Do you have a refrigerator with an "icemaker"? I can remember the ice man coming to deliver ice to my grandmother's "ice box". They would deliver this big block of ice to her sink in the kitchen and she would chop it up and put it in the freezer portion of the ice box (the top part). She had no refrigerator.
Frozen food? We didn't have frozen food. We had leftovers for the next couple of days. My grandmother also used a washboard! Ask your mother what that is.
We had coal delivered to our house. Coal? Yes, coal furnaces heated our homes. The truck would back in the driveway, and we'd open up a basement window that was above the "coal bin". He would shovel it down the chute into the coal bin. That coal usually lasted us the whole winter.
Each winter day, we would shovel coal into the furnace to keep the house warm. We'd also empty out the "klinkers", (the residue of the burnt coal), put them in a container and take them out to the garbage for the rubbish men to take.
My best friend back then was a guy named Ron Perry. He lived a couple of streets away. When I went over his house to see if he wanted to come out and play, I didn't knock on the door. That was unheard of. I would stand outside the door or kitchen window and start yelling, "Oh Ron ee", "Oh Ron ee".
When he heard me, he would come out. If, after a few minutes of "calling him out", no one answered, I knew he wasn't home or he couldn't come out! That was communication!
My father worked at the Richman Brothers which was a company that made men's suits and at that time, they were one of the best suits made for the price. My father told me that one of the Richman Brothers would stand at the front door to the factory and greet every employee. He knew almost all of the hundreds of employees by their first name. How's that for a family company?
Each year the company would sponsor a picnic at a local amusement park called Euclid Beach. It was a fun place to go. Nothing like the "super parks" of today like Cedar Point.
Compare their strategy to Enron or World Com. In the bleak depression year of 1932, V.P. Frank C. Lewman of Richman Brothers Company walked glumly into Board Chairman N.G. Richman's office one day and said:
"Nathan, lets face it. We can't keep going unless we do what everyone else is doing - cut pay." Richman asked, "What would a plant wide cut save?" "About $150,000," Lewman replied.
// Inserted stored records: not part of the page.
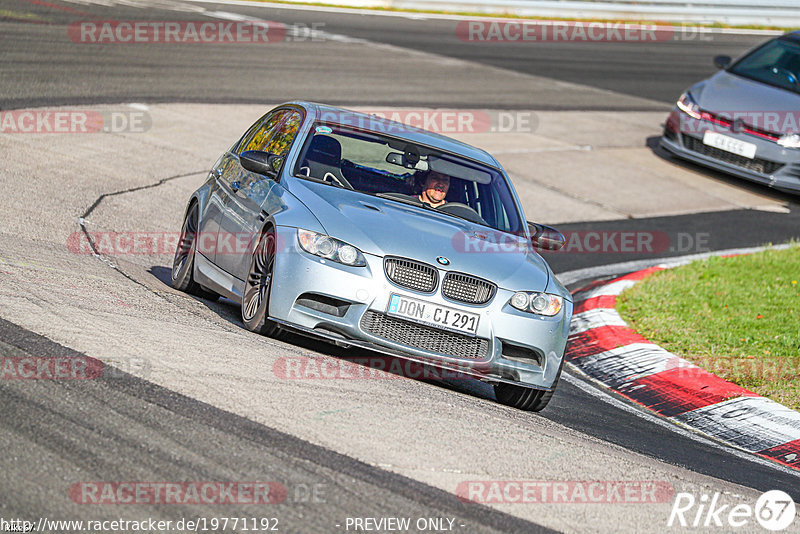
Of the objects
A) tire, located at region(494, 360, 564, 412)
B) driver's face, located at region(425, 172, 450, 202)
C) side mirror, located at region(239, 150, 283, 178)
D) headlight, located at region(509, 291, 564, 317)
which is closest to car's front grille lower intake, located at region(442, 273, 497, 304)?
headlight, located at region(509, 291, 564, 317)

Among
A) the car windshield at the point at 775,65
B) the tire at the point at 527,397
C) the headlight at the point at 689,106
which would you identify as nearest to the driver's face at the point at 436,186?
the tire at the point at 527,397

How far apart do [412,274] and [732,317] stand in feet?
13.9

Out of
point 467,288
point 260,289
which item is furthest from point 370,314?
point 260,289

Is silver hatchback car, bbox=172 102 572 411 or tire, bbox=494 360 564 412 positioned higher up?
silver hatchback car, bbox=172 102 572 411

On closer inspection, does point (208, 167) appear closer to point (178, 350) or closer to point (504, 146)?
point (504, 146)

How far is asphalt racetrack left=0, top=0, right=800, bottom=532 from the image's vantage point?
4.23 metres

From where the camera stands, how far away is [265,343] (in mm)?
6227

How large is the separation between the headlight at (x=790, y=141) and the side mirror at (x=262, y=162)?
9.95 meters

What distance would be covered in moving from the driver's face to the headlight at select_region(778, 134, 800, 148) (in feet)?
29.9

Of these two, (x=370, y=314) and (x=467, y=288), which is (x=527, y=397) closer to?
(x=467, y=288)

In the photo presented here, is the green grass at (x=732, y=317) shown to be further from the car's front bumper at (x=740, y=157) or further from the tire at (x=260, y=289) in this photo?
the car's front bumper at (x=740, y=157)

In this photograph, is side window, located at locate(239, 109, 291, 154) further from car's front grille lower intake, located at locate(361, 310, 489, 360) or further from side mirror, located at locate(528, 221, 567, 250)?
car's front grille lower intake, located at locate(361, 310, 489, 360)

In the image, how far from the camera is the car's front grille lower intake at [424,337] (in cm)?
621

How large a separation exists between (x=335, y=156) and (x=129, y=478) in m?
3.88
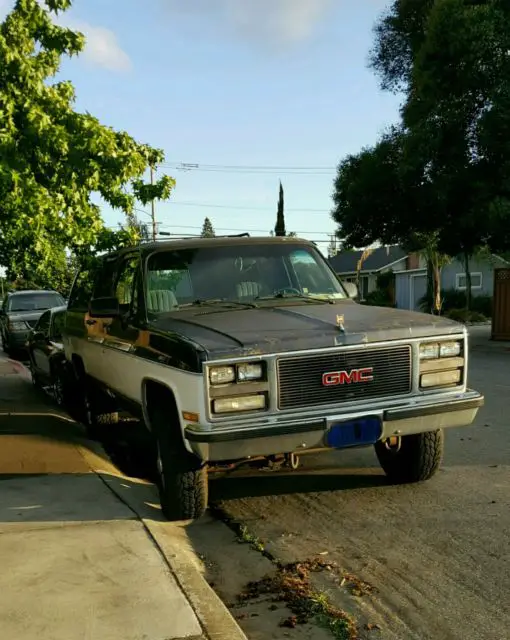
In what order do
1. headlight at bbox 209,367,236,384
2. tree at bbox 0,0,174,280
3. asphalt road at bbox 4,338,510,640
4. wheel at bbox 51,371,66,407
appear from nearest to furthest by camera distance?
asphalt road at bbox 4,338,510,640 < headlight at bbox 209,367,236,384 < tree at bbox 0,0,174,280 < wheel at bbox 51,371,66,407

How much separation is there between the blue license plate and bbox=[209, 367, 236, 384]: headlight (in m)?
0.75

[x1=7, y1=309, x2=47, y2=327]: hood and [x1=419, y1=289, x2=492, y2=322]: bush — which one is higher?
[x1=7, y1=309, x2=47, y2=327]: hood

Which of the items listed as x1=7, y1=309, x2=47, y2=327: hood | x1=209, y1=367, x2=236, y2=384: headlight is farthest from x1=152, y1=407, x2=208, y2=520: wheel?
x1=7, y1=309, x2=47, y2=327: hood

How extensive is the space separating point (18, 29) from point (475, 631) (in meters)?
7.23

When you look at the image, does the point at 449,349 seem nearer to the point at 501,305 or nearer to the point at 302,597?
the point at 302,597

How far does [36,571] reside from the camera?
3.81 meters

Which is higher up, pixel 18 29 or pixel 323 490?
pixel 18 29

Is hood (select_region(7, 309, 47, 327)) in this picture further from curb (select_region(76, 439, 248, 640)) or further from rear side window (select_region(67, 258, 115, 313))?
curb (select_region(76, 439, 248, 640))

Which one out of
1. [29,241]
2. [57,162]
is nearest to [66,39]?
[57,162]

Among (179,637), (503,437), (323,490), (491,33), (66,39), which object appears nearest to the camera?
(179,637)

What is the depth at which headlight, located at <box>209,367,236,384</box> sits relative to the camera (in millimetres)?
4301

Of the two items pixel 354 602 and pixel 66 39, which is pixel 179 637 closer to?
pixel 354 602

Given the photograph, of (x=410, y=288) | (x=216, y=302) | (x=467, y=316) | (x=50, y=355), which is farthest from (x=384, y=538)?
(x=410, y=288)

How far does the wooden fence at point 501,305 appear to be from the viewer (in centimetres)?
2016
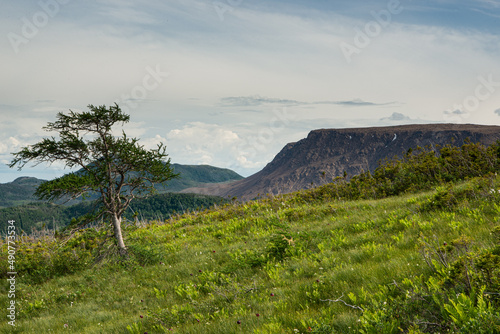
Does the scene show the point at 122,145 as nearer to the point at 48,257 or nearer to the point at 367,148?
the point at 48,257

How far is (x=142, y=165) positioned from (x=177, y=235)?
4.67 meters

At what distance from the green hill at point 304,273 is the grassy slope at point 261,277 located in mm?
33

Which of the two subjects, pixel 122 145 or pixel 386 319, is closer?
pixel 386 319

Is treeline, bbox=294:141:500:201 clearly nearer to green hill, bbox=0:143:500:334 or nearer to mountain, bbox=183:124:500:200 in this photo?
green hill, bbox=0:143:500:334

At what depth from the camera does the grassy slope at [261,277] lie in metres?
4.84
Nathan thought for a moment, then directed: "My two brothers and I will each give up our $30,000 salary. That's $90,000. Next, let's cut all officers' salaries, including yours , one half. How much will that save?" Lewman said $60,000.
"Good!" exclaimed Richman. "There's your $150,000. Now don't go cutting anybody else's pay." Do you think any executive's today would do that? Enron could have really learned integrity from the Richman Brothers.
Today's kids are overweight and out of shape. We are raising a generation of wimps. Since we didn't have TV's and were only allowed to listen to the radio for a limited time, we had to go outside and play! We played baseball, football and hockey.
You might immediately think of a sponsored school league or CYO football. We started by playing a game called "strikings out". We would use a regular wooden baseball bat (never heard of aluminum bats. They didn't exist at that time). The ball was a tennis ball.
We had a public school two streets away from us with a big school yard. The building was L shaped and fenced in on the other two sides. We would take a piece of chalk (or gravel) and draw a strike zone on the wall. We could play with two or three players. One guy would pitch, and one would bat. If we had three, the third gut would play the outfield.
The pitcher would pitch and he could get a pretty good curve on a tennis ball. The pitcher could also throw a pretty good fast ball. If you hit a ground ball past the pitcher, it was a single. A hit over the pitchers head was a double. A fly ball that hit the fence on a bounce or a fly was a triple. A hit over the fence was a home run.
That home run could end the ball game because one fence was along a main street called Harvard avenue and a private yard was on the other side of the other fence.
If we had a third guy, he was the outfielder and sometimes caught the fly balls. We learned how to pitch and we really learned how to hit. When I joined a City of Cleveland Class F league years later, I never struck out due to the skills learned playing "strikings out".
Football was played in the fall and usually was rough tackle played in a local park or in a vacant lot, most of the time without any type of equipment. No one ever got hurt.
The streets in my neighborhood were all "red brick" streets. We didn't have cement streets. We would sometimes play rough tackle on the red brick streets and no one ever got hurt there either. (We tackled a little more carefully.)
When winter came, we played hockey in the streets. The same red brick streets that were covered with snow and ice. We didn't own ice skates, so we'd slide around on our shoes.
And guess what? During summer vacation, I left home in the morning to play ball and didn't come home until supper. No supervision, no crazy people trying to kidnap us kids and we didn't get into any trouble! All on our own.
We knew right from wrong! We rode our bikes to the school yard to play ball and we didn't wear helmets or knee pads. Mothers didn't worry, because they trusted us.